3ish HOURS AFTER 11:47
After talking with your daddy he said I was out for about 3 hours. The nurses woke me up and told me I needed to feed you. I remember having to move which was super painful and I might have cried a little. I was still stunned that I was a mom and really hadn’t seen you much yet. Your daddy showed me some pictures of you in the NICU and my head went into overdrive “BRING ME THE BABY, NOW!” How big were you? Were you healthy? Why were you still in NICU? Were you really a red head? I was so nervous and excited to meet you. Only your daddy and your Aunt Jessi were there. The room was so dark, but they wheeled you into the room and I cried so much. You were placed in my arms and I cried even more. I was holding my baby. I had a baby girl. I was super shocked. I stripped you down naked cause I wanted to see all of you, and I put you directly on my chest “skin to skin”. The nurses tried to teach us to breast-feed but we didn’t get it right away.
1st time I got to meet you.

That 1st night was hard. I was still super drugged and drowsy and your dad super tired, so you spent sometime in the nursery that night. They removed my magnesium meds the next day and moved us to the recovery wing of the hospital. I instantly started feeling better after I could brush my teeth and get a shower.
OVER THE NEXT FEW DAYS
In total, we spent 2 nights in the L&D wing and 2 nights in the recovery wing. We had several visitors of family and friends. We dressed you up and put little bows and tutus on you, we paraded you around the hospital in your little clear rolly bassinet. Your daddy went back to work on Friday, and your Grammy stayed the final night in the hospital with us. You were doing great, besides a little jaundice and being tiny. The doctors were waiting on me and my blood pressure to level out before they released us. I was tired but my spirits were up and I was making jokes with the nurses, which helped get us out of there. I was finally released Saturday around 7ish.
Grammy drove us home on Saturday, December 3rd in a rainstorm, at night, while she was drowsy and her hand was stuck in a bag of granola. Also there is pizza, a shortage of lettuce at Wal-Mart, and a woman dressed all in black holding a black umbrella screaming “Sh*t”. But THAT is another story.

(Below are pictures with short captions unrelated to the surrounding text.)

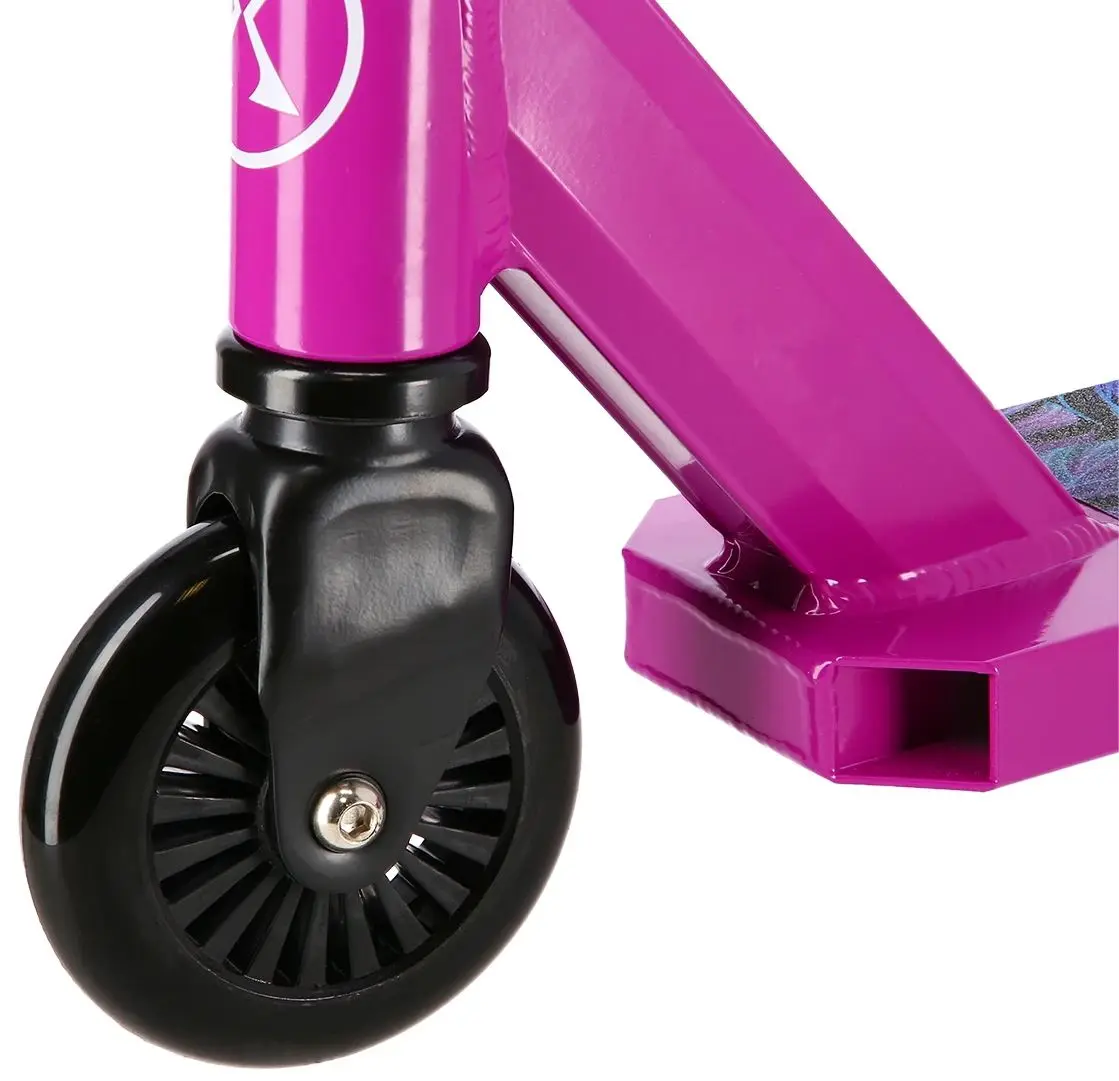 Самокат Nils Extreme Leaves HS021 (Black/Pink)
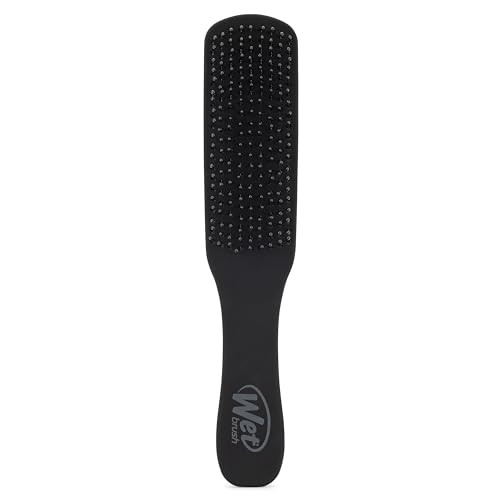 Wet Brush Detangling Hair Brush for Men, Black, Stimulates Scalp & Beard for Fuller Stronger Hair, Intelliflex Detangler Help Bristles Promote Growth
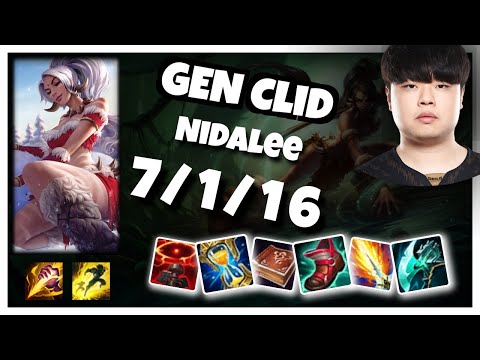 Clid Nidalee Jungle S11 11.6 Challenger Replay (7/1/16) - KOREAN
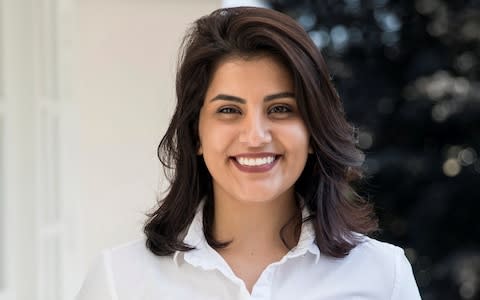 Saudi women's rights activist Loujain al-Hathloul was arrested last year after campaigning for the abolishment of male guardianship laws - Credit: Reuters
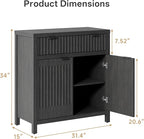Fatmok Fluted Buffet Cabinet - Image 2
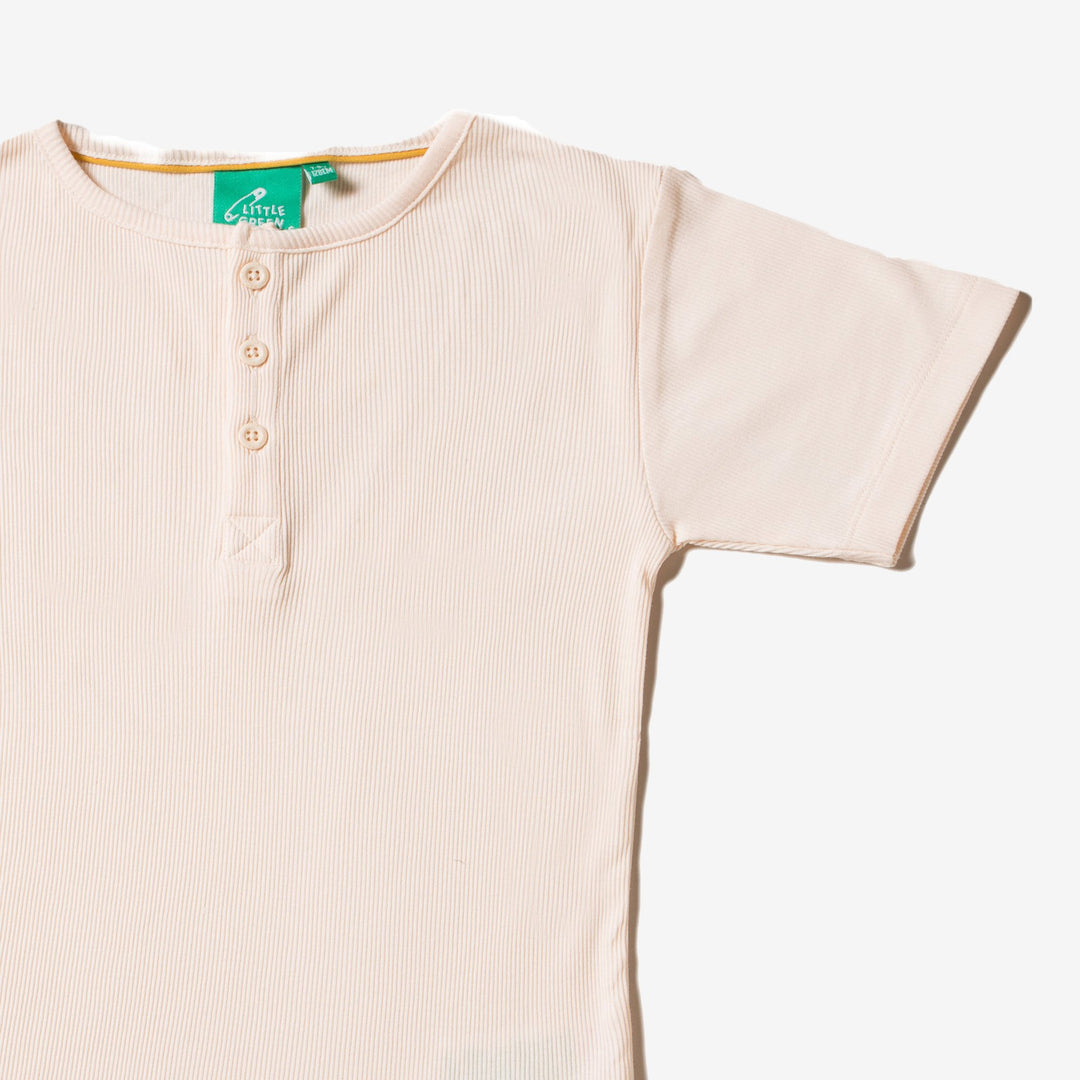 Cream Rib Short Sleeve Everyday T-Shirt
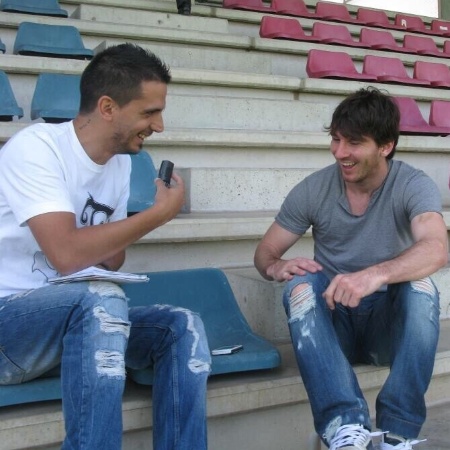 "Topo" López entrevista o amigo Lionel Messi, que se comoveu com a morte - Arquivo Pessoal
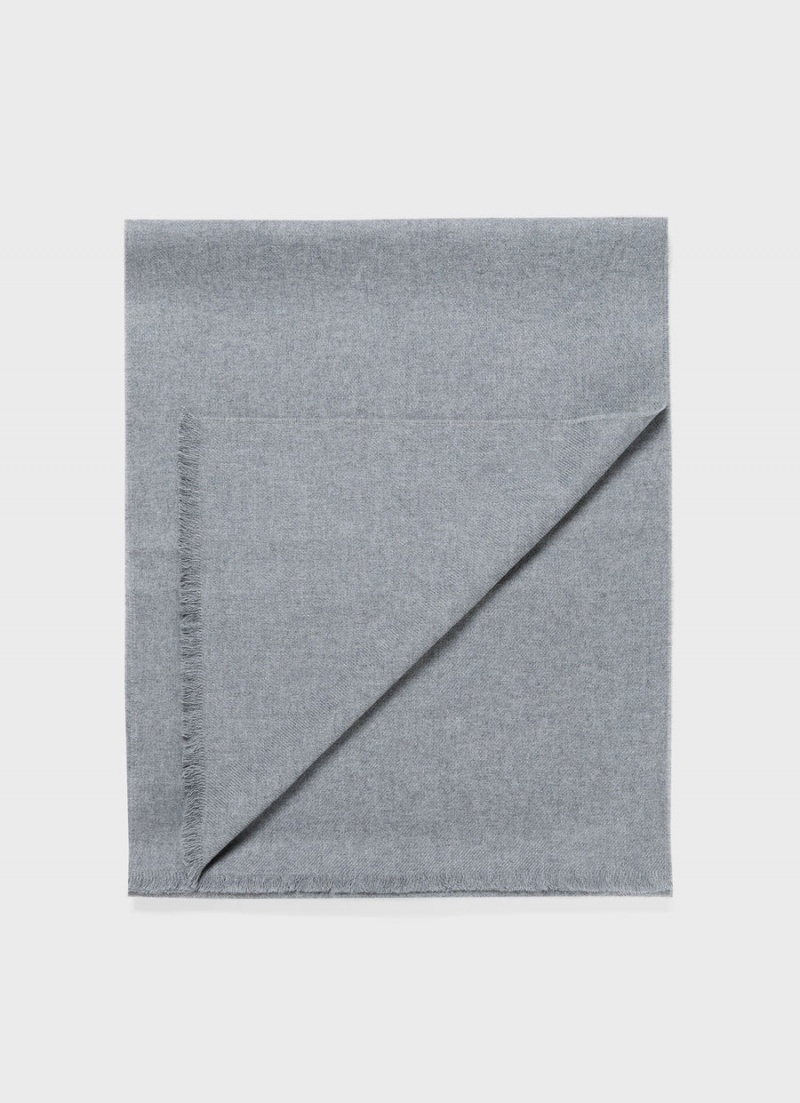 Grey Sunspel Extra‑Fine Merino Scarf | 16597-DCKL | USA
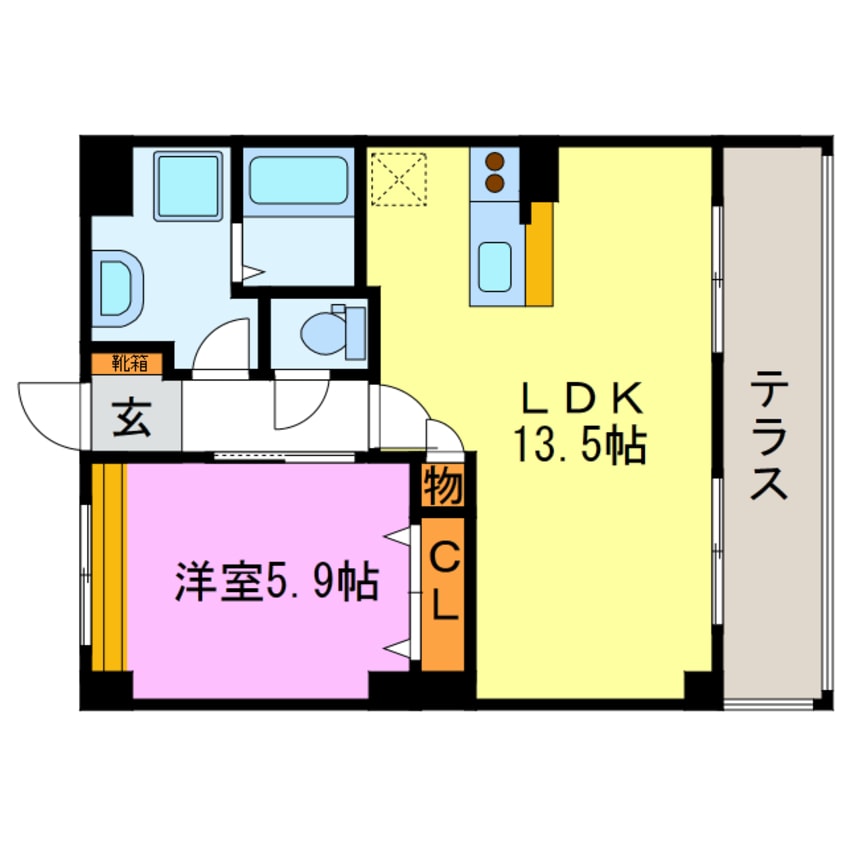 間取図 ｐｉｓｏｌａ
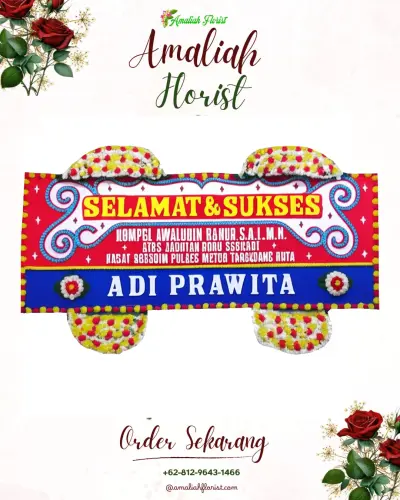 Karangan Bunga Ucapan Selamat cikeusi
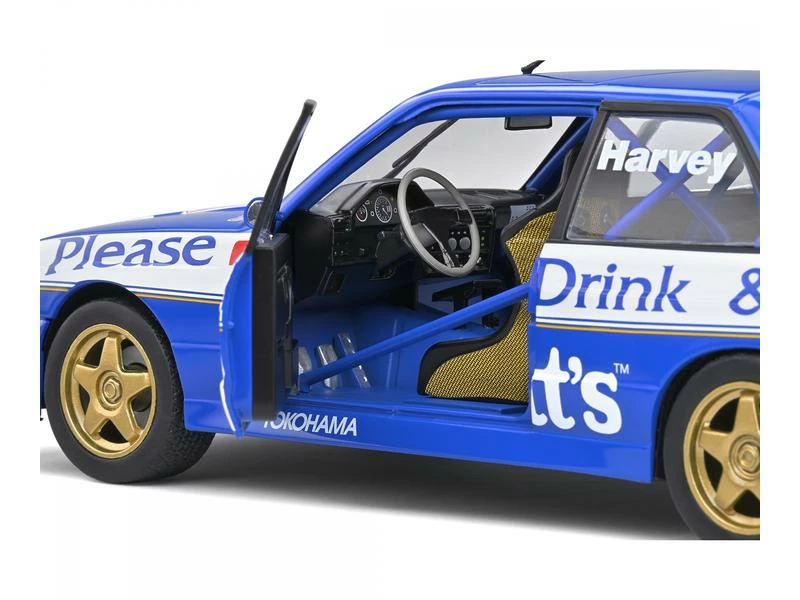 Solido Rennwagen BMW E30 M3 #4 Blau 1:18 5 Solido Rennwagen BMW E30 M3 #4 Blau 1:18 – Bild 3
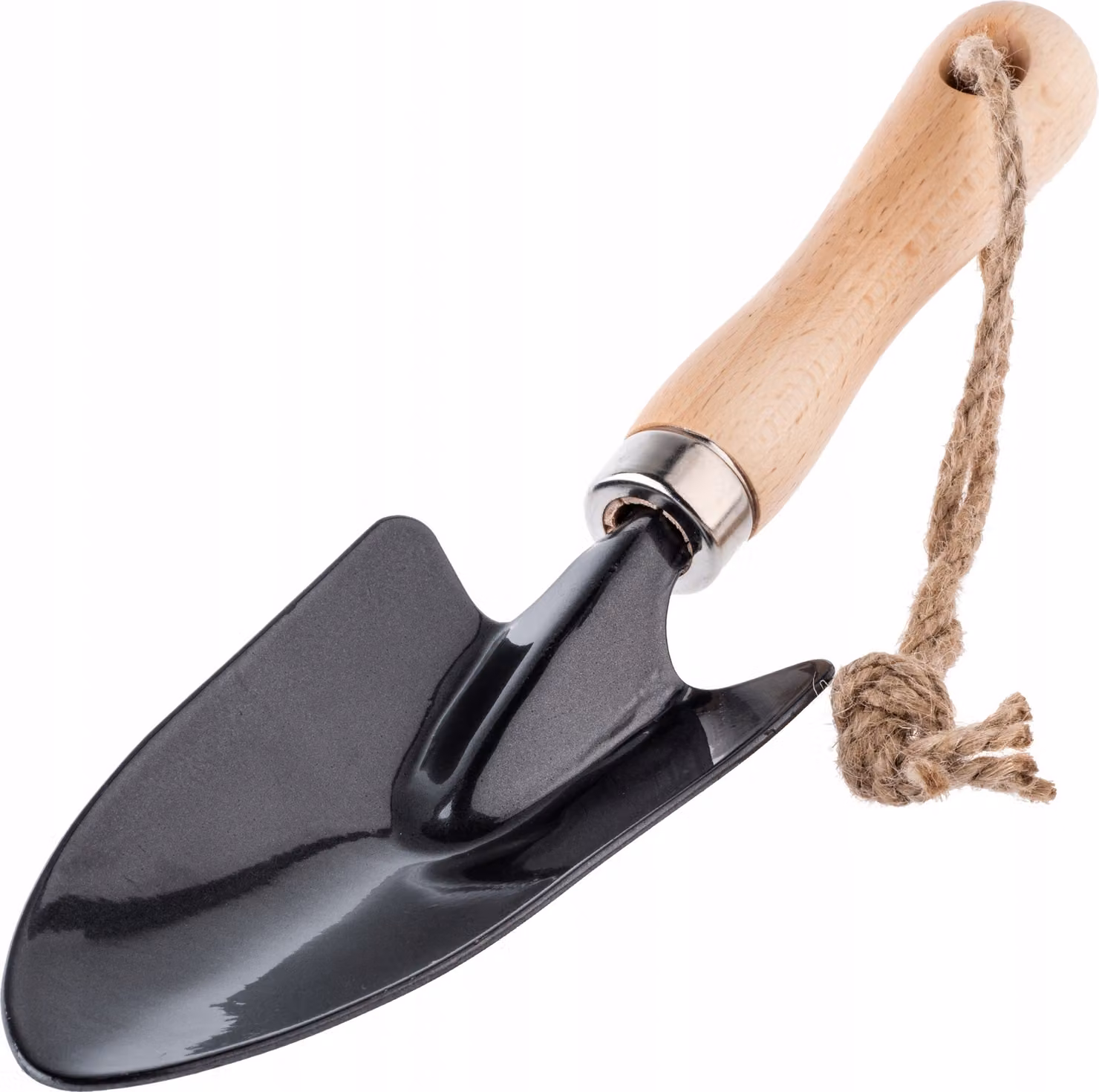 Pala da giardino in metallo KADAX "Rians", cazzuola stretta per fiori, con manico in legno, pale e vanghe, senza scala, 31 cm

Since that day I have learned SO MUCH about being a mom. I gave you your 1st bath wrong and the tub collapsed on you. I put mine/your first diaper on backwards. When you finally got the hang of breast-feeding I cried audibly cause I had never been so proud of a 5lb human before. Generally your daddy and me nicknamed you our “trial-and-error baby”, we are still figuring it out everyday. Thank you so much for being a good baby.
I love you so much, you won’t understand how much until you have a baby one day. Trust me I love YOU the most.